Search code examples
rnafeature-engineering

How to complete cases by group


I want to calculate ratios of certain variables for every id

For example, if i have 3 periods, 2 ids and certain measure, as in this df

df <- data.frame(
          date = c(202001L, 202002L, 202003L, 202001L, 202002L, 202003L),
            id = c("a", "a", "a", "b", "b", "b"),
         value = c(23L, 43L, 123L, 56L, 23L, 13L))

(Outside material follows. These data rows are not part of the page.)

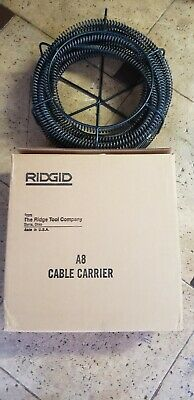 New Ridgid 59470 A-8 Cable Carrier 1- 14 With 75 Of New Cable Snake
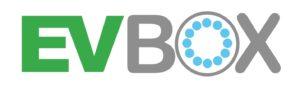 EVBox Logo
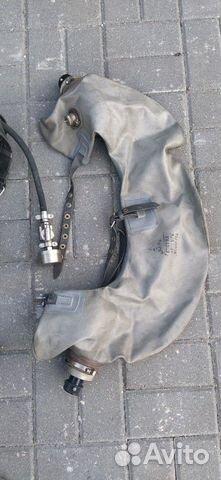 Изолирующий водно-сухопутный аппарат ипса  89622356299 купить 2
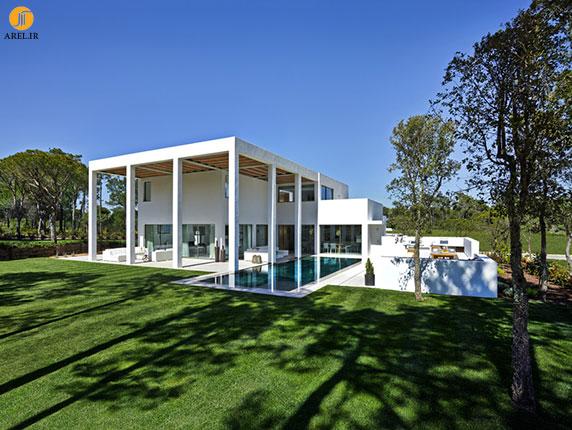 طراحی داخلی ویلا،دکوراسیون داخلی ویلا،معماری ویلا،طراحی ویلا،طراحی نمای ساختمان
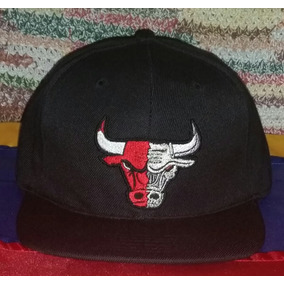 03e97128a334b Gorras Planas Chicago Bulls Color Verde Con Negro - Ropa y ...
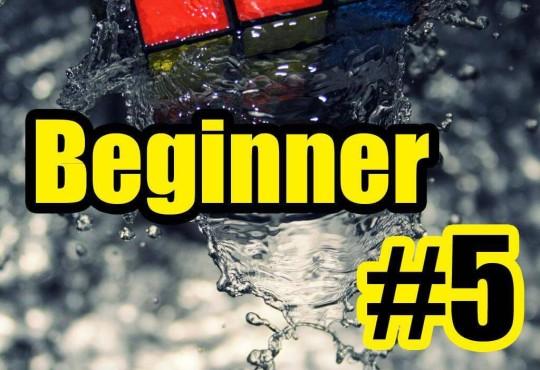 วิธีการเล่นรูบิคแบบ Beginner #5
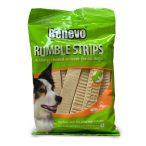 Benevo Rumble Strips puha jutalomfalatok 180 g
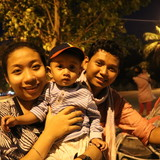 Familia anfitriona en siem reap, siem reap, Cambodia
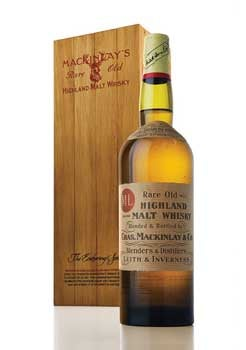 Rare Old Highland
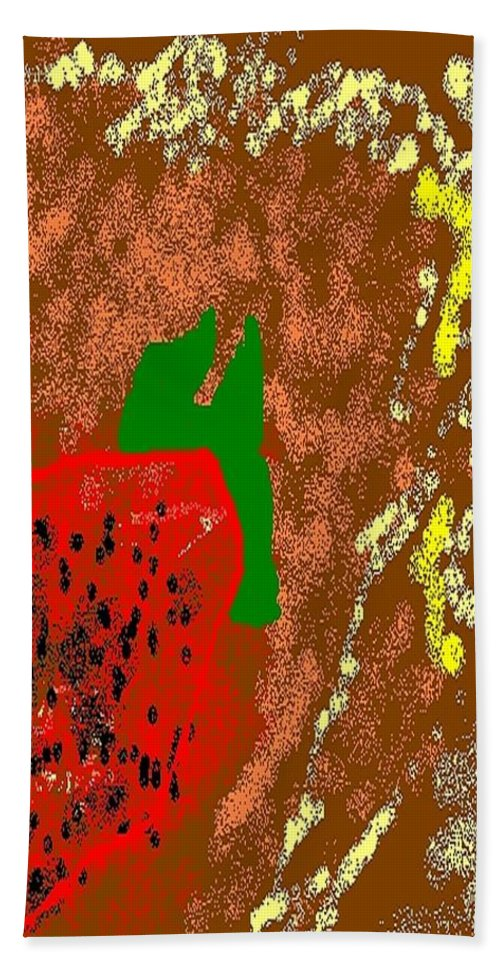 Strawberry Hand Towel featuring the painting Abstract #2 by Earnestine Clay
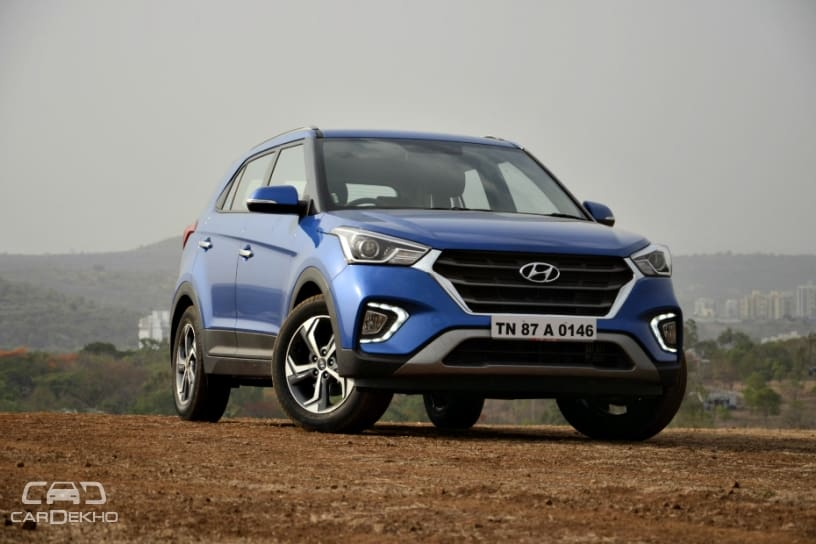Hyundai To Launch An Entry Level Suv Below Qxi Carlino Cardekho Com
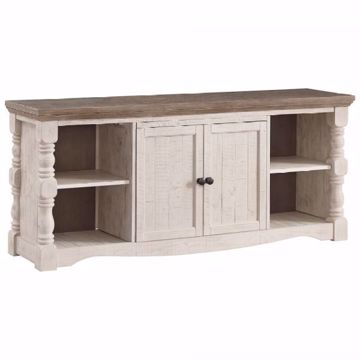 Picture of HAVALANCE TV STAND
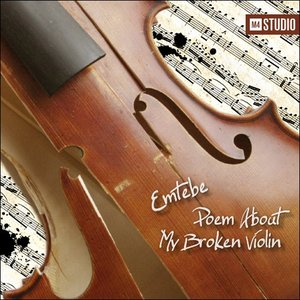 Bild för 'Poem About My Broken Violin'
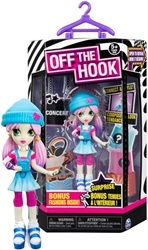 Spin Master Off the Hook 4 inch Figure - Concert Jenni Spin Master, Off the Hook, Action Figures, 2019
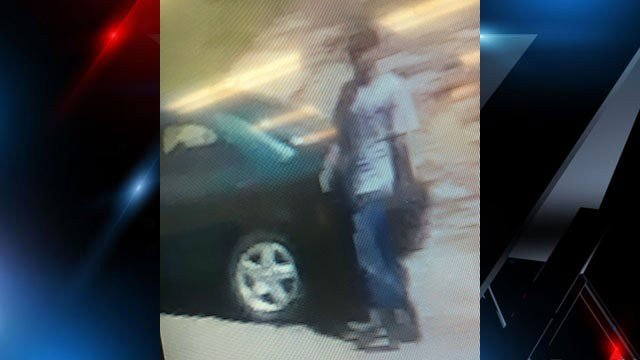 Vehicle theft suspect (Source: The Forest City Police Dept.)
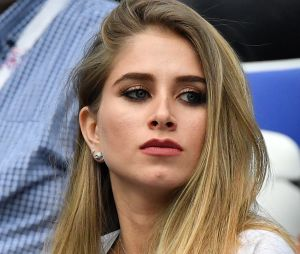 Paul Pogba bientôt papa : sa petite amie Maria Salaues est enceinte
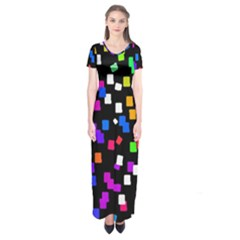 Colorful Rectangles On A Black Background                            Short Sleeve Maxi Dress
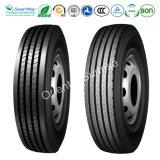 La Chine usine de pneus de camion TBR pneu 295/80R22.5, 315/80R22.5, 11r22.5, 12r22.5
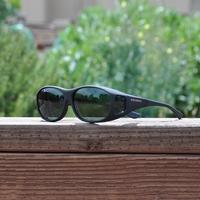 Cocoons Slim Line Polarized Sunglasses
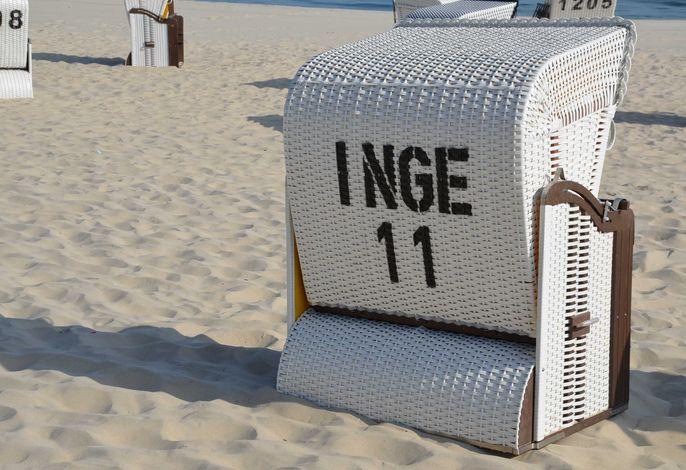 kostenfreier Strandkorb zur Buchung im Sommer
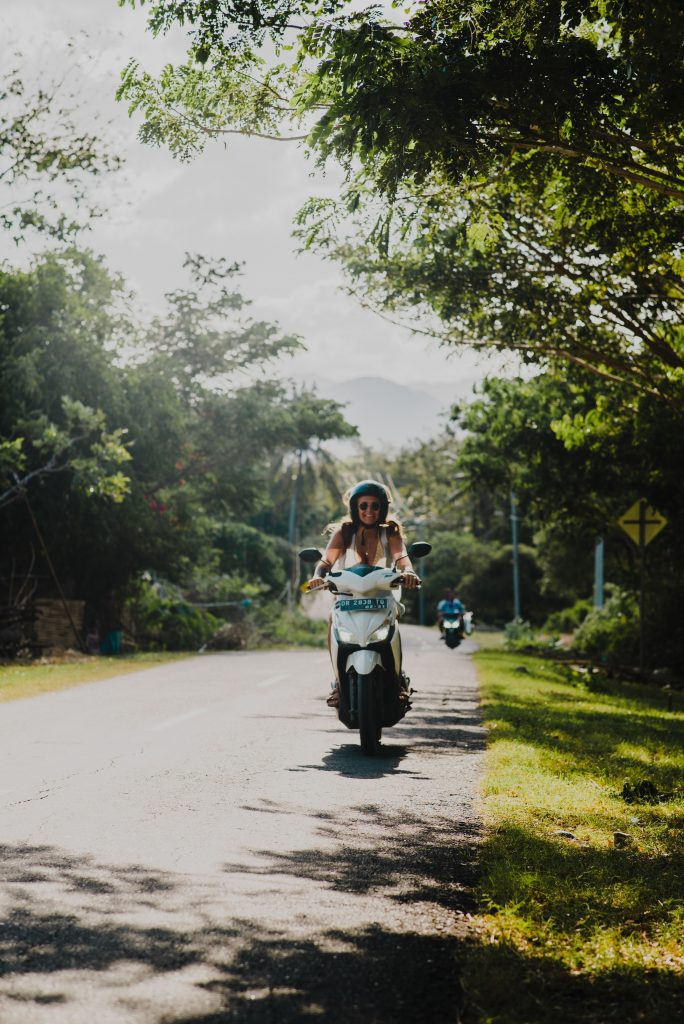Bali on a scooter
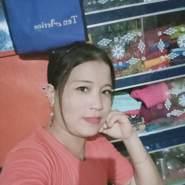aprajitac's profile photo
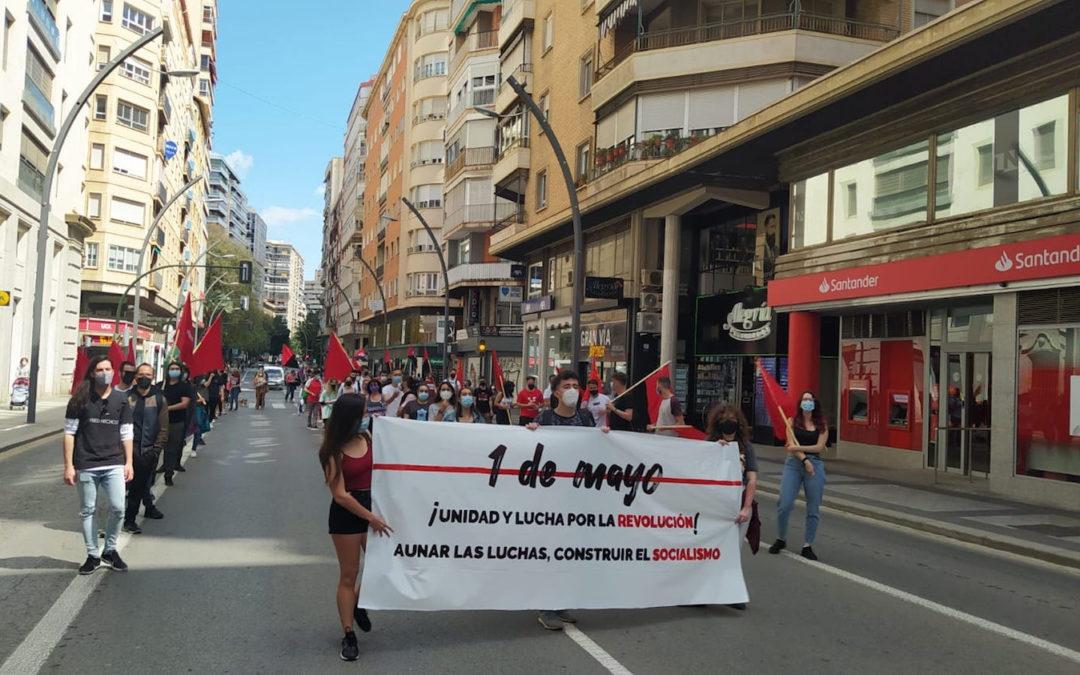 [Murcia] 1 de mayo unitario y de clase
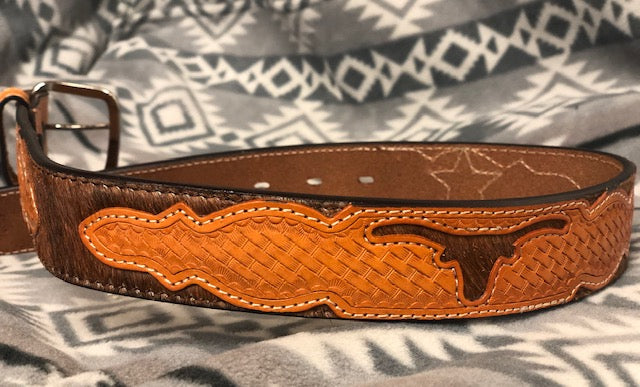 Ranger Belt Company Youth Tan Longhorn overlay & Cowhide Leather Belt KB453 - Painted Cowgirl Western Store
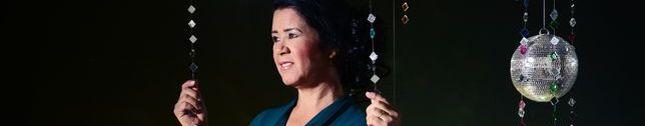 Cantora Marta Maria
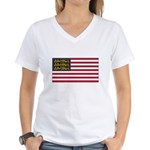 English American Women's V-Neck T-Shirt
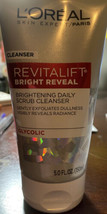 L'Oreal Paris Skin Expert REVITALIFT Bright Reveal Daily Scrub Cleanser 5 fl oz - $9.00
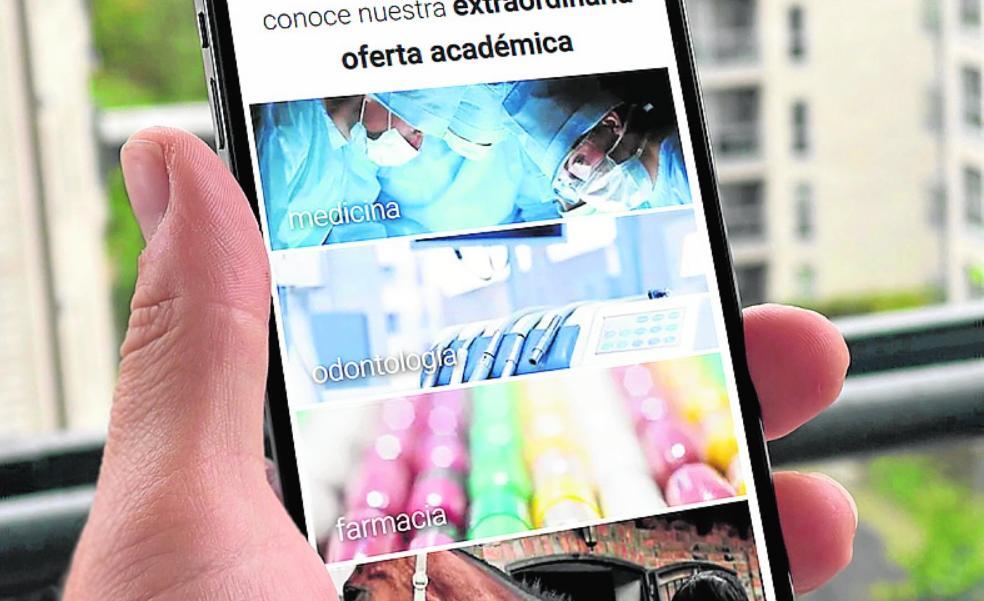 'Forbes' reconoce a TECH como «mejor universidad digital del mundo»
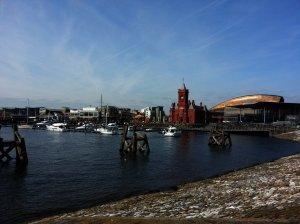 Cardiff Bay3
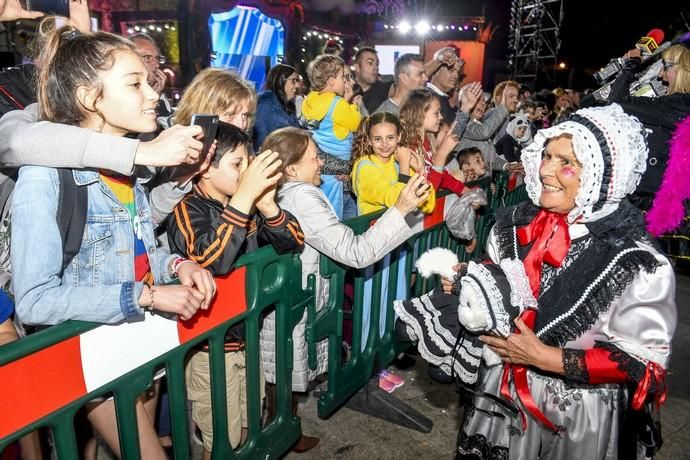 01-03-20  LAS PALMAS DE GRAN CANARIAS. CIUDAD. LAS PALMAS DE GRAN CANARIA. Entierro de la Sardina.    Fotos: Juan Castro.
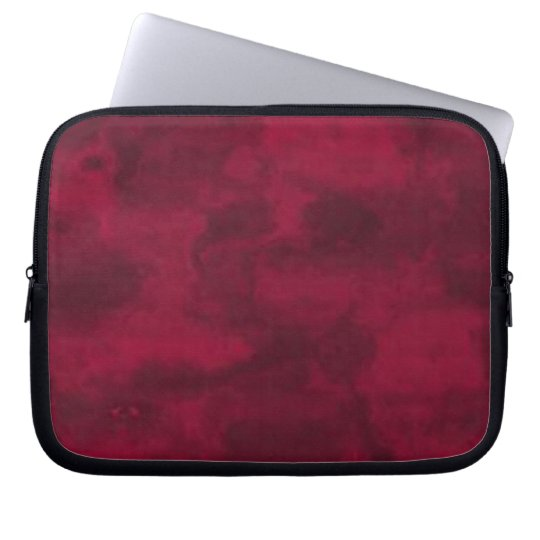 Cool red abstract marble texture background laptop sleeve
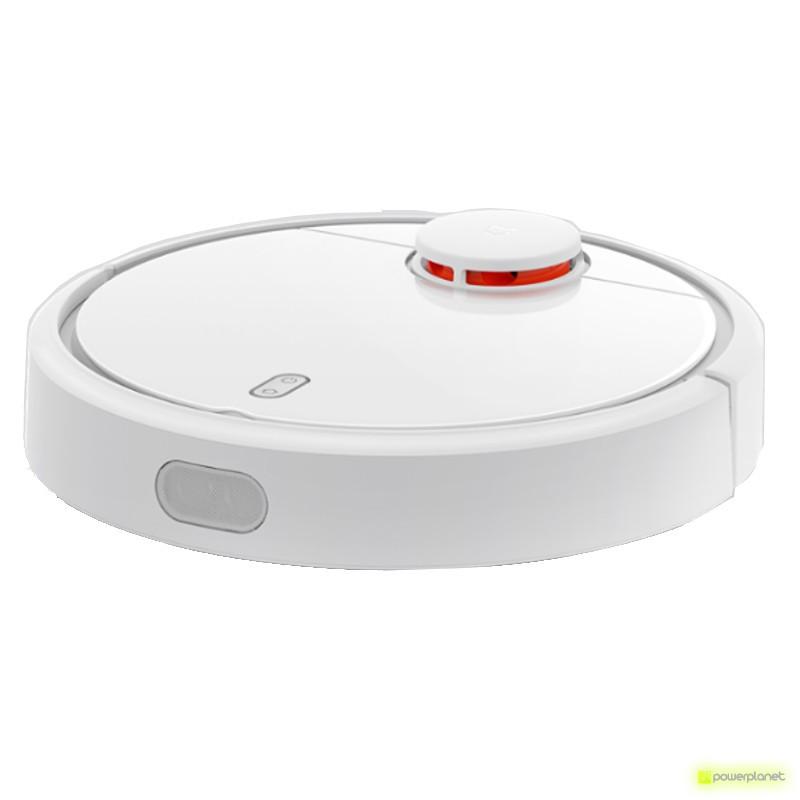 Aspirador Xiaomi Mi Robot - Item1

I should be able to just to this

df_mod <- df %>% 
    group_by(id) %>% 
    mutate(value_var_1 = (value - dplyr::lag(value, 1))/dplyr::lag(value, 1)) %>% 
    ungroup()

But if, for example, id "a" is missing date = '202002', would mean the lag would be made between 202001 and 202003, that would no longer be a lag of 1, as in this example

df <- data.frame(
  date = c(202001L, 202003L, 202001L, 202002L, 202003L),
  id = c("a", "a", "b", "b", "b"),
  value = c(23L, 123L, 56L, 23L, 13L)
)

df_mod <- df %>% 
  group_by(id) %>% 
  mutate(value_var_1 = (value - dplyr::lag(value, 1))/dplyr::lag(value, 1)) %>% 
  ungroup()

How can i make sure that id "a" has the 3 periods I need to make the calculations? How can i fill the missing dates with the last value?


Solution

  • You can use tidyr::complete to complete the missing combinations and the perform the calculations for each id :

    library(dplyr)
    
    df %>%
      tidyr::complete(id, date = unique(date)) %>%
      group_by(id) %>%
      mutate(value_var_1 = (value - lag(value))/lag(value)) %>% 
      ungroup()
    

    If every id has different dates safer would be to convert to date class, create a sequence of monthly dates for each id.

    df %>%
      mutate(date = as.Date(paste0(date, 1), '%Y%m%d')) %>%
      arrange(id, date) %>%
      group_by(id) %>%
      tidyr::complete(date = seq(min(date), max(date), by = 'month')) %>%
      mutate(value_var_1 = (value - lag(value))/lag(value)) %>% 
      ungroup()